Considering the Switching phase of the DGS algorithm, we found out that in many cases the computational time necessary to apply the best 2-exchanges is fairly high. Our experience is that the switching phase might have a relative impact of between 35% and 60% of the total computation time of the solver. In order to improve the performance of this phase, we modified the Switching algorithm so that a subset of the best 2-exchanges computed in the Difference Evaluation section might be applied concurrently.

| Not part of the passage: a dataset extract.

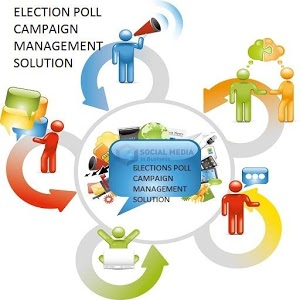 Poll Campaign Management soln
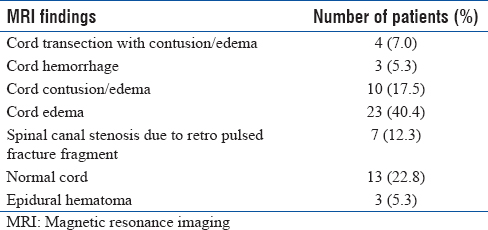 Table 1: Magnetic resonance imaging findings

In this paper we presented the realization of a GPU-enabled LSAP solver based on the Deep Greedy Switching heuristic algorithm and implemented using the CUDA programming language. We detailed the process of implementation and enhancement of the two main phases of the algorithm: Difference Evaluation and Switching, and we provided results showing the impact of each iteration on the performance. In particular, we showed how parallelizing some parts of the solver with CUDA can lead to substantial speed–ups. We also suggested a modification to the DGS algorithm, in the Switching phase, which enables the solver to run entirely on the GPU. In the last part of the paper, we also show the performance of the final version of the solver compared to a pure C language DGS implementation and to an auction algorithm implementation on GPUs, concluding that the time needed for the DGS solver to reach an outcome is one order of magnitude lower compared to the “C” implementation for big scenarios and three orders of magnitude lower on average compared to the GPU auction solver in almost all problem sizes.